> Data extract:
■ ■ ■ ■ ■ ■ ■
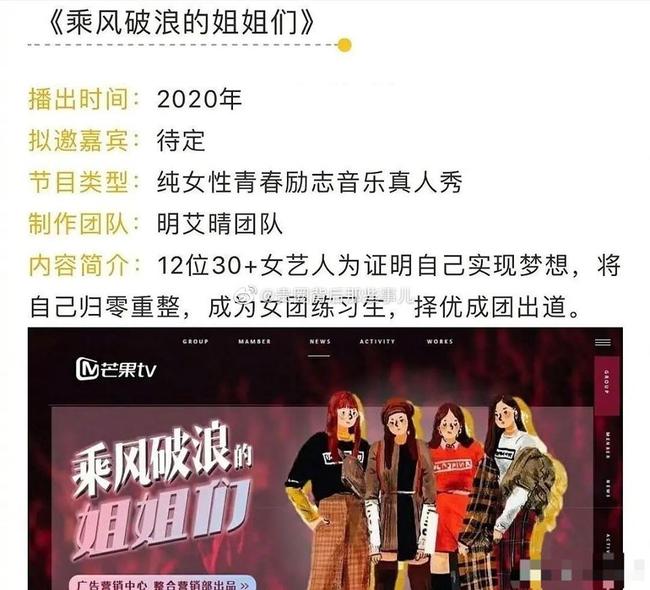 """Rộ tin BLACKPINK tham gia show tại Trung Quốc với Huỳnh Hiểu Minh, netizen mỉa mai: """"Mỹ tiến thất bại rồi chứ gì?"""" - Ảnh 2."""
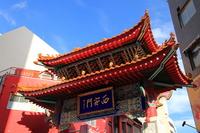 Chinatown Stock photo [1683243] Chinatown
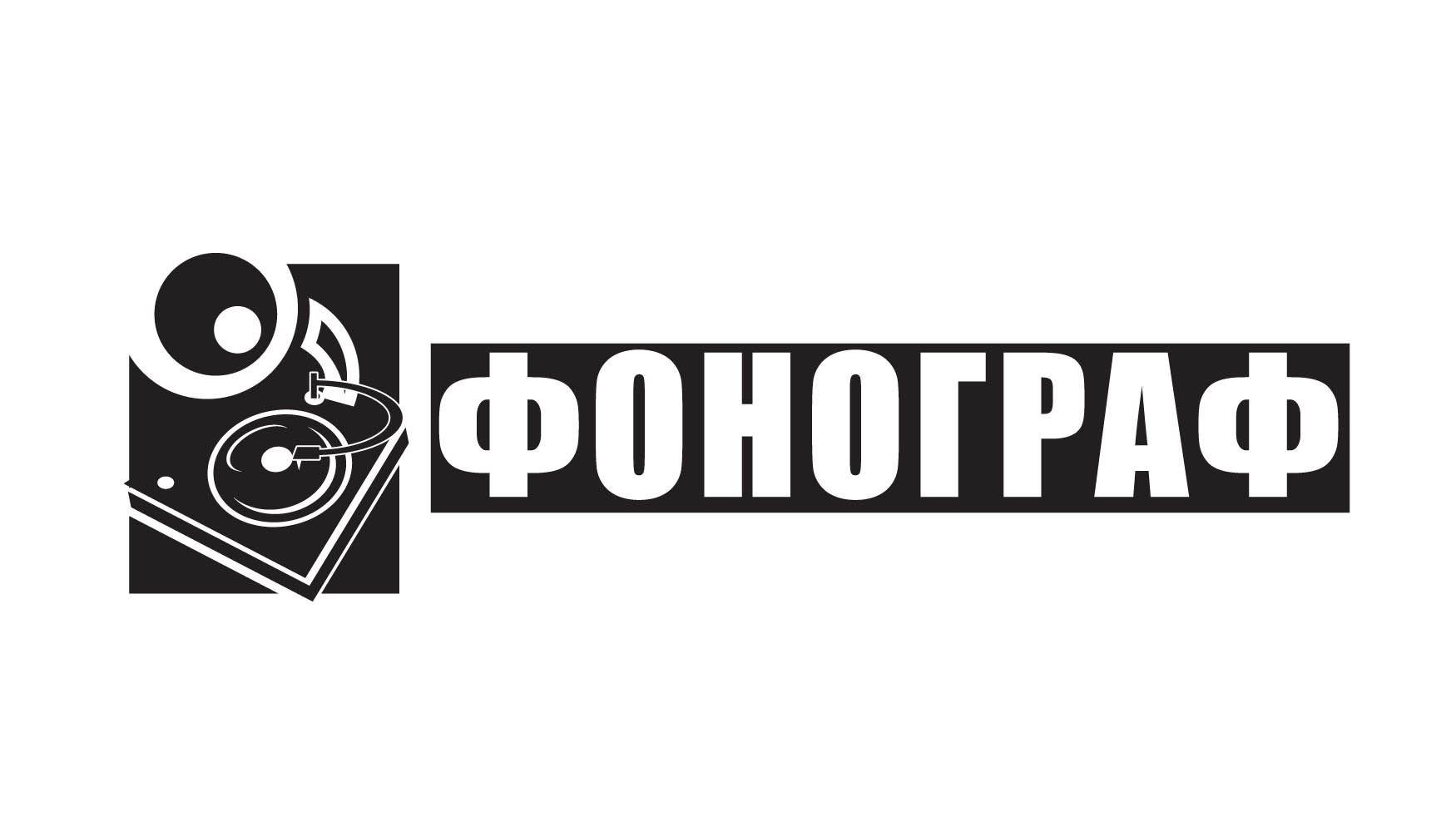 Лого и ФС для магазина аудиотехники - дизайнер LiXoOnshade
■ ■ ■ ■ ■ ■ ■
> Task directions: Copy out the data above to the letter, and keep every picture out of it.

> Exercise response:
 """Rộ tin BLACKPINK tham gia show tại Trung Quốc với Huỳnh Hiểu Minh, netizen mỉa mai: """"Mỹ tiến thất bại rồi chứ gì?"""" - Ảnh 2."""
 Chinatown Stock photo [1683243] Chinatown
 Лого и ФС для магазина аудиотехники - дизайнер LiXoOnshade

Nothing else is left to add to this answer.